(Spatial questions tied to pictures)
+ + + + + + +
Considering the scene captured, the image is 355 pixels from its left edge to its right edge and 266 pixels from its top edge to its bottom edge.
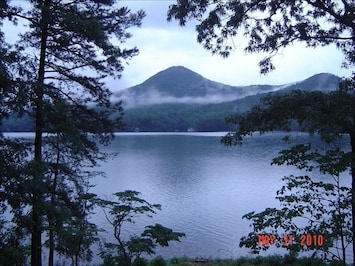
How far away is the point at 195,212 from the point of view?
22.6 metres

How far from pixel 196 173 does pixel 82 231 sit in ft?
109

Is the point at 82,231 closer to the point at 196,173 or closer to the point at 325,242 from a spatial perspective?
the point at 325,242

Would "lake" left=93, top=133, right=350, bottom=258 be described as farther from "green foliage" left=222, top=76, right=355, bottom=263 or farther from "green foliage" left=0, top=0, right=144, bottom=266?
"green foliage" left=0, top=0, right=144, bottom=266

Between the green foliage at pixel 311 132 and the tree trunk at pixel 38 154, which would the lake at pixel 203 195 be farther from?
the tree trunk at pixel 38 154
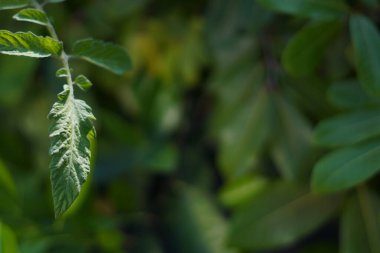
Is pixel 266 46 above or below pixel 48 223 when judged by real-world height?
above

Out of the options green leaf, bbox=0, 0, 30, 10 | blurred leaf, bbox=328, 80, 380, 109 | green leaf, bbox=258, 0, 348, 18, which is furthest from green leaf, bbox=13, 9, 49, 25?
blurred leaf, bbox=328, 80, 380, 109

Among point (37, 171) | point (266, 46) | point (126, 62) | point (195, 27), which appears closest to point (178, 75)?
point (195, 27)

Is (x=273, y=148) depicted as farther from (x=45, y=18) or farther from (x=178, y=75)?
(x=45, y=18)

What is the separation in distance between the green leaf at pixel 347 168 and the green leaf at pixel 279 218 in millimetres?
179

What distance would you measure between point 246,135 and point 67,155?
51 cm

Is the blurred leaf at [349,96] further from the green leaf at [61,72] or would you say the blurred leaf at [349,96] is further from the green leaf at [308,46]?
the green leaf at [61,72]

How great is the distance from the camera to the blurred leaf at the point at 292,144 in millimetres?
925

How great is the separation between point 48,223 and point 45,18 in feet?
1.82

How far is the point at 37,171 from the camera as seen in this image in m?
1.20

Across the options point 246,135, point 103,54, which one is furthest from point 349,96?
point 103,54

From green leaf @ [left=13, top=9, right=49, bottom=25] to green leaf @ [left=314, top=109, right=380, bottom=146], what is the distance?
1.17ft

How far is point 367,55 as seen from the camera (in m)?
0.72

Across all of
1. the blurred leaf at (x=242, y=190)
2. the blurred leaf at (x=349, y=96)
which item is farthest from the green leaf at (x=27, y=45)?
the blurred leaf at (x=242, y=190)

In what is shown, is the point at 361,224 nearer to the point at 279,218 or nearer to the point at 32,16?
the point at 279,218
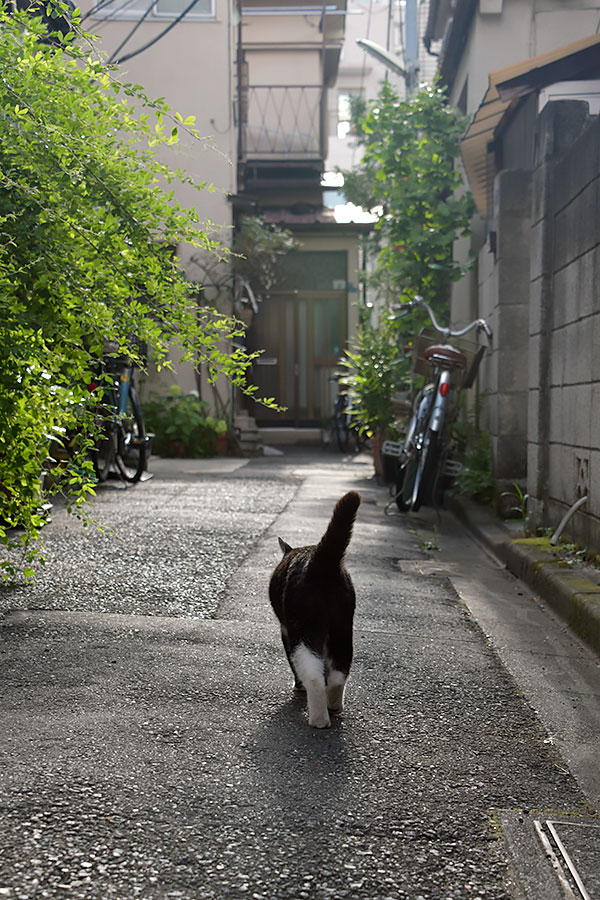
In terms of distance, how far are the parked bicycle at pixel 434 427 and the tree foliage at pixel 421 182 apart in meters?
2.76

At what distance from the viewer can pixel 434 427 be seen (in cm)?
729

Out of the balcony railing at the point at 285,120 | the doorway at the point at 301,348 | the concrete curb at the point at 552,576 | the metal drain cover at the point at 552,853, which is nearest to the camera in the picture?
the metal drain cover at the point at 552,853

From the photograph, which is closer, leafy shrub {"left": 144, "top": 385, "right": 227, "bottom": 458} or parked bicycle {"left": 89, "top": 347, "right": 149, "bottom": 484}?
parked bicycle {"left": 89, "top": 347, "right": 149, "bottom": 484}

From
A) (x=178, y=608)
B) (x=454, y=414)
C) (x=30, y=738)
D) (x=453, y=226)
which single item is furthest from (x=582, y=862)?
(x=453, y=226)

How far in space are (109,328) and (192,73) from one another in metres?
12.1

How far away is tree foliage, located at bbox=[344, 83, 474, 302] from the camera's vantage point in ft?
35.3

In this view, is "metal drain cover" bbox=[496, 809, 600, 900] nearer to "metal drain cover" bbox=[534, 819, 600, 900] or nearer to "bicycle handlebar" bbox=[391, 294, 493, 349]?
"metal drain cover" bbox=[534, 819, 600, 900]

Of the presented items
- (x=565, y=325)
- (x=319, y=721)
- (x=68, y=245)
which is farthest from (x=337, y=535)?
(x=565, y=325)

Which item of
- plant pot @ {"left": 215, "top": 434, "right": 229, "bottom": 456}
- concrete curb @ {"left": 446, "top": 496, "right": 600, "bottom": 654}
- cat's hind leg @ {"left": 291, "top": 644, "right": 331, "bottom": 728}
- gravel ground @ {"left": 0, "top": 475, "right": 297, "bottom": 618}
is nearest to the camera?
cat's hind leg @ {"left": 291, "top": 644, "right": 331, "bottom": 728}

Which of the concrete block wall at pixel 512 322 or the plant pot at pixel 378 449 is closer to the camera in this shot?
the concrete block wall at pixel 512 322

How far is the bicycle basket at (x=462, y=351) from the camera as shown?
26.7ft

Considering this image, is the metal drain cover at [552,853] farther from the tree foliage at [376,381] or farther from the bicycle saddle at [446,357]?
the tree foliage at [376,381]

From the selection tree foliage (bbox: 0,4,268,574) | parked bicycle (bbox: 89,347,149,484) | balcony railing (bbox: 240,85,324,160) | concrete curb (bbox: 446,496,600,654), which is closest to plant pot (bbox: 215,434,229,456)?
parked bicycle (bbox: 89,347,149,484)

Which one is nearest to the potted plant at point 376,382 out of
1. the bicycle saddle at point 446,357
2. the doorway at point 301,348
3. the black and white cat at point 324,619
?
the bicycle saddle at point 446,357
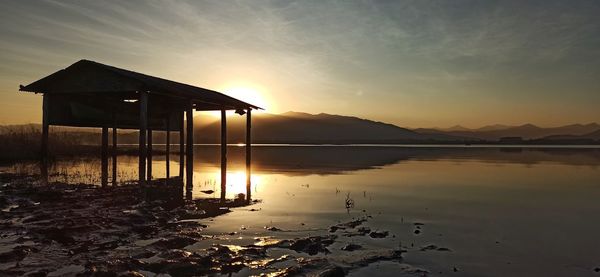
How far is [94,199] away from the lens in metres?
14.9

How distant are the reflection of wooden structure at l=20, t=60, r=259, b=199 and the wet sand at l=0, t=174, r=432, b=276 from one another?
20.6 feet

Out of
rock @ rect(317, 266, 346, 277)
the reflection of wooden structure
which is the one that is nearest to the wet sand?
rock @ rect(317, 266, 346, 277)

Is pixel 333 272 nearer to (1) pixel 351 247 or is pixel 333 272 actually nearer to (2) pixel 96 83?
(1) pixel 351 247

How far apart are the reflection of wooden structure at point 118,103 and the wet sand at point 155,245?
6.26 metres

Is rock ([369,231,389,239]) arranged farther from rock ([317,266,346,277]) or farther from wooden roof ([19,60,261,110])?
wooden roof ([19,60,261,110])

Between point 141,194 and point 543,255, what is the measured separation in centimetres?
1377

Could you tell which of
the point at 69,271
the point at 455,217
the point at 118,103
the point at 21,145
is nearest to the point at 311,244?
the point at 69,271

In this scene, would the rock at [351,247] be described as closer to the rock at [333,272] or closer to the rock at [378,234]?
the rock at [378,234]

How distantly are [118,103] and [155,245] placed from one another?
21.0m

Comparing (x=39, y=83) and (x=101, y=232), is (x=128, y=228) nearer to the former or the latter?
(x=101, y=232)

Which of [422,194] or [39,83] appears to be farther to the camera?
[39,83]

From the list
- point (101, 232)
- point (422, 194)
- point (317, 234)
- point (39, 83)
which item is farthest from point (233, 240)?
Answer: point (39, 83)

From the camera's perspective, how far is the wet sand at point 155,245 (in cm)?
734

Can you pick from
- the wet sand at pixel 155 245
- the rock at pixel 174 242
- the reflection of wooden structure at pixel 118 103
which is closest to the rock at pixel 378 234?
→ the wet sand at pixel 155 245
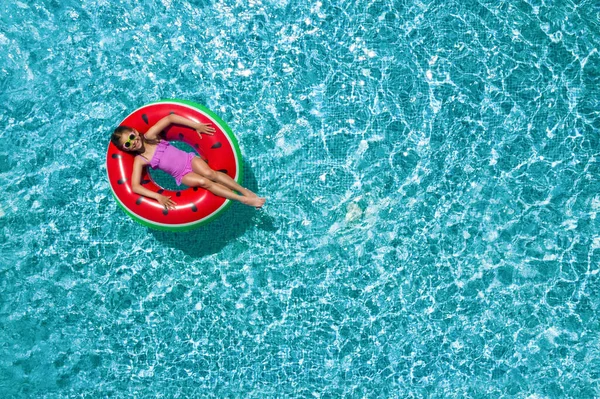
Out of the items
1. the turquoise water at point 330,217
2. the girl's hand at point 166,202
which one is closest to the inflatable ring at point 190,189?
the girl's hand at point 166,202

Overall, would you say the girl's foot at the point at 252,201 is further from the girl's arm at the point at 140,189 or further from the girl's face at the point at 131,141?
the girl's face at the point at 131,141

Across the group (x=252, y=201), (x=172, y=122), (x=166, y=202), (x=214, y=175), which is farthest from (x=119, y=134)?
(x=252, y=201)

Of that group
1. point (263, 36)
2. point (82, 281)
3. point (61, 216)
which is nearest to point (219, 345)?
point (82, 281)

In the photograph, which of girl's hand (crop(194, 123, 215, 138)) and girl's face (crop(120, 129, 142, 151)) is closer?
girl's face (crop(120, 129, 142, 151))

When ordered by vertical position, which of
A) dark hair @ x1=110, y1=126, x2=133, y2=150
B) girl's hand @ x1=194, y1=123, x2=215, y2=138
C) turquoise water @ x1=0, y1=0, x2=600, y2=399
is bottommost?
turquoise water @ x1=0, y1=0, x2=600, y2=399

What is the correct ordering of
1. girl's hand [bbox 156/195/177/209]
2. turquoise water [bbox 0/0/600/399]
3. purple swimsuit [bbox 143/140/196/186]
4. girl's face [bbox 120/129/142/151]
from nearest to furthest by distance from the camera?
1. girl's face [bbox 120/129/142/151]
2. girl's hand [bbox 156/195/177/209]
3. purple swimsuit [bbox 143/140/196/186]
4. turquoise water [bbox 0/0/600/399]

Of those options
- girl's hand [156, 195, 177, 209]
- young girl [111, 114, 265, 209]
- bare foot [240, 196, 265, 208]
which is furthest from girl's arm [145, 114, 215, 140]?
bare foot [240, 196, 265, 208]

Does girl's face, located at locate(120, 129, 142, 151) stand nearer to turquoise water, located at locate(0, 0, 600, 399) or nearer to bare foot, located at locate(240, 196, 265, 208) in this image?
bare foot, located at locate(240, 196, 265, 208)

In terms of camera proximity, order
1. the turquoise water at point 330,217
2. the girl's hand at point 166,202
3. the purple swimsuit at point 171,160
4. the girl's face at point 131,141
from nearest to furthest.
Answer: the girl's face at point 131,141
the girl's hand at point 166,202
the purple swimsuit at point 171,160
the turquoise water at point 330,217
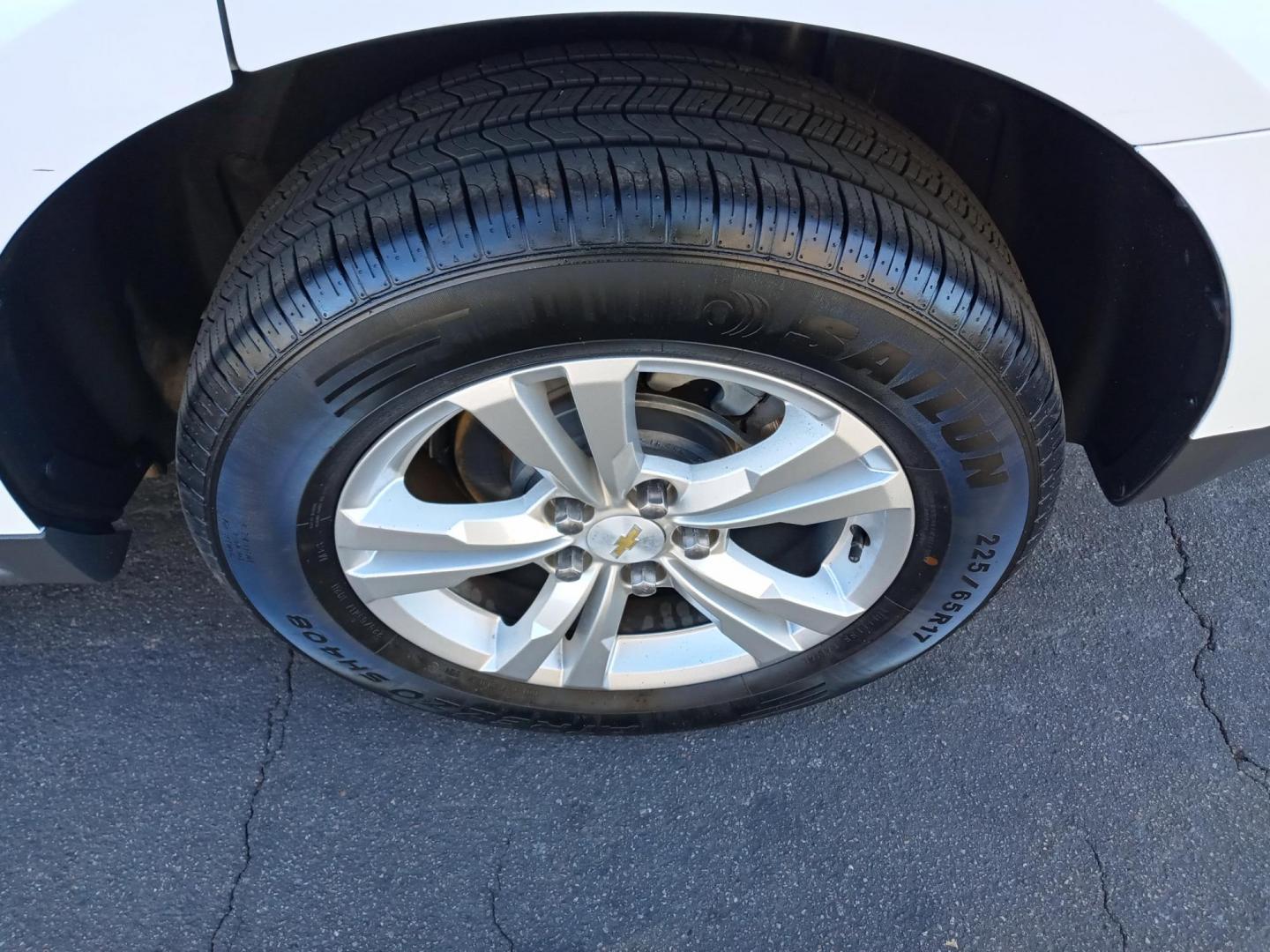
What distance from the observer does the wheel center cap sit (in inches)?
63.4

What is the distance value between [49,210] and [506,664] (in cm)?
100

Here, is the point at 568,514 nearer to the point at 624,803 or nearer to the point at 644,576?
the point at 644,576

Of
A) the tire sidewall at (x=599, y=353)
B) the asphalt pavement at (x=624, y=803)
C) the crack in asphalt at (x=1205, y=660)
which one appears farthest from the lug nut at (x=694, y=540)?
the crack in asphalt at (x=1205, y=660)

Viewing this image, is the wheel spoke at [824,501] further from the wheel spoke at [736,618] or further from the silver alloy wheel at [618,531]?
the wheel spoke at [736,618]

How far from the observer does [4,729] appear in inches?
74.9

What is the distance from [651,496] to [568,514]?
140 millimetres

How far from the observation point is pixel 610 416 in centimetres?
141

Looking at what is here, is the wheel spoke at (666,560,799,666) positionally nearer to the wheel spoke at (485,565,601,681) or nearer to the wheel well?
the wheel spoke at (485,565,601,681)

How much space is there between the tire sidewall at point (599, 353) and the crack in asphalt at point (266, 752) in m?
0.31

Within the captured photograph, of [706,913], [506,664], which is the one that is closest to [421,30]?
[506,664]

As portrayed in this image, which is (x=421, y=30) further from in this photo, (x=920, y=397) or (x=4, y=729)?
(x=4, y=729)

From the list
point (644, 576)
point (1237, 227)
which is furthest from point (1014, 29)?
point (644, 576)

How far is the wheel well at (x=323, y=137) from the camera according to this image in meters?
1.38

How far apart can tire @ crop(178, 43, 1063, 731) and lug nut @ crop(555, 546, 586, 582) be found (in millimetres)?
383
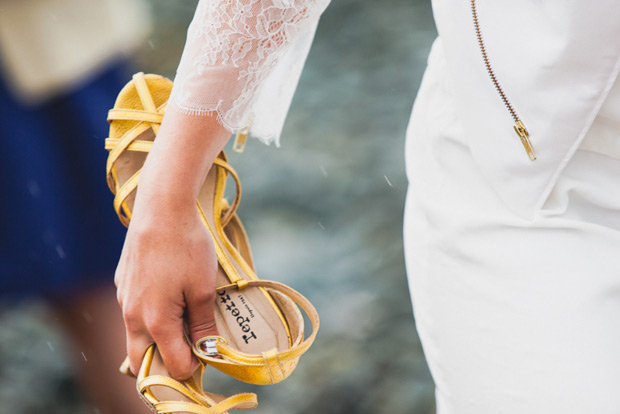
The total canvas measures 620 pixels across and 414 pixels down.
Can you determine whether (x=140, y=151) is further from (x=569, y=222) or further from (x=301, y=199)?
(x=301, y=199)

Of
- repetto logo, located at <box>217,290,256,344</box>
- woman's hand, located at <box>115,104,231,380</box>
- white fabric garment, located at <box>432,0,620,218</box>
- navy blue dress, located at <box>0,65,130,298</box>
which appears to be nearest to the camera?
white fabric garment, located at <box>432,0,620,218</box>

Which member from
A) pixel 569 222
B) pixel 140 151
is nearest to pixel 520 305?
pixel 569 222

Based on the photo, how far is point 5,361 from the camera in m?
2.39

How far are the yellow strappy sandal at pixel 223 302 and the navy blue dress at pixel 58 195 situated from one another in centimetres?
44

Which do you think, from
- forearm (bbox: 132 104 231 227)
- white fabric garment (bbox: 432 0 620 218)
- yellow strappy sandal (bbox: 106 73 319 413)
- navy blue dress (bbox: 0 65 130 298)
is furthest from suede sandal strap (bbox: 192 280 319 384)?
navy blue dress (bbox: 0 65 130 298)

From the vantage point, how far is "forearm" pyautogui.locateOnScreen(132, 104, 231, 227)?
0.81 m

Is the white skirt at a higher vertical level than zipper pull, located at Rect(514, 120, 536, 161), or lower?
lower

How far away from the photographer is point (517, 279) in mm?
842

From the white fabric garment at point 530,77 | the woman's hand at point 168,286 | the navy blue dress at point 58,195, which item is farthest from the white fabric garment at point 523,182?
the navy blue dress at point 58,195

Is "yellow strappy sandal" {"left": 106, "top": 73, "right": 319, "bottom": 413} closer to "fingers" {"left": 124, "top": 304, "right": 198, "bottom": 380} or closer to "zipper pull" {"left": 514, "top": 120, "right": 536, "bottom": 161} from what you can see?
"fingers" {"left": 124, "top": 304, "right": 198, "bottom": 380}

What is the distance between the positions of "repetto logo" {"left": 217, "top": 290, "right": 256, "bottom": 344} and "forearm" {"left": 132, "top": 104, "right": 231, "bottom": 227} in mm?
197

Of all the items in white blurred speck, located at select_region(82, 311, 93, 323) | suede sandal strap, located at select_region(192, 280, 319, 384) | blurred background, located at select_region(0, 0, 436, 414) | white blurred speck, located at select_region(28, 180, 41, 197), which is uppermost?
suede sandal strap, located at select_region(192, 280, 319, 384)

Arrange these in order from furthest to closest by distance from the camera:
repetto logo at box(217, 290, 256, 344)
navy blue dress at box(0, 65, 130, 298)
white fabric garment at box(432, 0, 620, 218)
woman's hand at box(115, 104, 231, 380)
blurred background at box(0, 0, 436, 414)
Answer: blurred background at box(0, 0, 436, 414) → navy blue dress at box(0, 65, 130, 298) → repetto logo at box(217, 290, 256, 344) → woman's hand at box(115, 104, 231, 380) → white fabric garment at box(432, 0, 620, 218)

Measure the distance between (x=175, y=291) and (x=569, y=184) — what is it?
50 centimetres
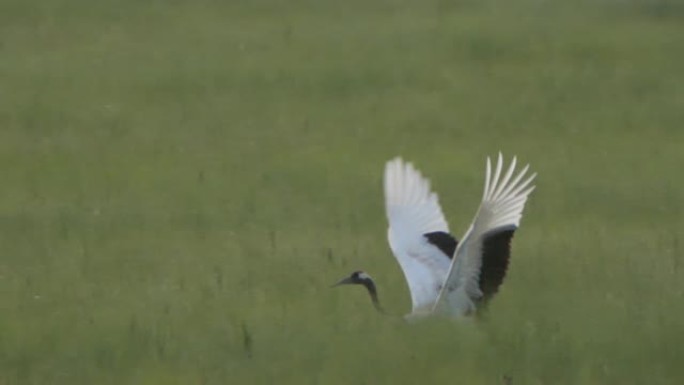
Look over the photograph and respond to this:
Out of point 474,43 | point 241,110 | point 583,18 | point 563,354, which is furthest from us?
point 583,18

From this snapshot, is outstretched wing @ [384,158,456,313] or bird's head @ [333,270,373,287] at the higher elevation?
outstretched wing @ [384,158,456,313]

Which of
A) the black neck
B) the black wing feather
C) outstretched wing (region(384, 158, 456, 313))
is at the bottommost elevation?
the black neck

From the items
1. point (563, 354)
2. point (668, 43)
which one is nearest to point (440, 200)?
point (563, 354)

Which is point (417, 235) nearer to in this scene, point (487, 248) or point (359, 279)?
point (359, 279)

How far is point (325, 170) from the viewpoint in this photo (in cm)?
1825

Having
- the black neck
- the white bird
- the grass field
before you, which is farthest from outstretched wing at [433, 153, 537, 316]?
the black neck

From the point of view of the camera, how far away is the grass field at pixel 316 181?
10648mm

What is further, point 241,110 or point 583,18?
point 583,18

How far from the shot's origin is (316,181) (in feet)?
58.4

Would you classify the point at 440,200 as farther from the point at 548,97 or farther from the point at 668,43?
the point at 668,43

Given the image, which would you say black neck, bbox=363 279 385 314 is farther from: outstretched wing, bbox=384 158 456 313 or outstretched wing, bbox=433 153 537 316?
outstretched wing, bbox=433 153 537 316

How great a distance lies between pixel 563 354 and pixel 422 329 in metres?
0.78

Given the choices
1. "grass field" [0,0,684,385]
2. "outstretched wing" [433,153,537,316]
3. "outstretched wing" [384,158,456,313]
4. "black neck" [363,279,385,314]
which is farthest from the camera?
"outstretched wing" [384,158,456,313]

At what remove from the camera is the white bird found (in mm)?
10875
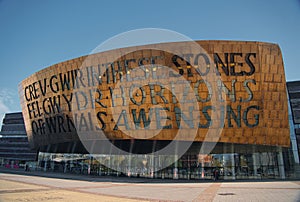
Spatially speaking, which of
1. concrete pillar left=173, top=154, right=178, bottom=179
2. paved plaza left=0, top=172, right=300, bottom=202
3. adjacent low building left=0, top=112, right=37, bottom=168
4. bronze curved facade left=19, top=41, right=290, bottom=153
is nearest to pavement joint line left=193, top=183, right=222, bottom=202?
paved plaza left=0, top=172, right=300, bottom=202

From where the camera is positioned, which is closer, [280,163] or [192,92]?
[192,92]

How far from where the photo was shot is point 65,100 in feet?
110

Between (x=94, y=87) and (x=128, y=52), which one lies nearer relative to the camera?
(x=128, y=52)

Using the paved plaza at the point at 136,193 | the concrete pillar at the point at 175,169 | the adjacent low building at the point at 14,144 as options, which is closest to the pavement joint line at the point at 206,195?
the paved plaza at the point at 136,193

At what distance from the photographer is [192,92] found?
28312 mm

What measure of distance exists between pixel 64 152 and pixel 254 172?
3037 cm

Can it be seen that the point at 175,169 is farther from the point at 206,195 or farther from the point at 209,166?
the point at 206,195

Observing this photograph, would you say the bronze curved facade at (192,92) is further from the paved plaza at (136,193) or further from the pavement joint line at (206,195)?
the pavement joint line at (206,195)

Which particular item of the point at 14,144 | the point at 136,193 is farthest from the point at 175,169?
the point at 14,144

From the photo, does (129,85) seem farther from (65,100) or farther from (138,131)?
(65,100)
+ + + + + + +
*Short task*: Return precisely the lines of the records, starting with the line that holds "At what distance from the photographer" and ending with the last one.

*Response to this exercise*:
At what distance from the photographer is [192,92] found?
28312 mm

What measure of distance exists between pixel 64 152 and pixel 254 172?
3037 cm

Can it be seen that the point at 175,169 is farther from the point at 206,195 or farther from the point at 209,166?
the point at 206,195

Observing this photograph, would you say the bronze curved facade at (192,92) is further from the paved plaza at (136,193) or further from the pavement joint line at (206,195)?
the pavement joint line at (206,195)

Which particular item of the point at 14,144 | the point at 136,193 is farthest from the point at 175,169?
the point at 14,144

From the photo, does (129,85) seem farther from (65,100) or farther from (138,131)?
(65,100)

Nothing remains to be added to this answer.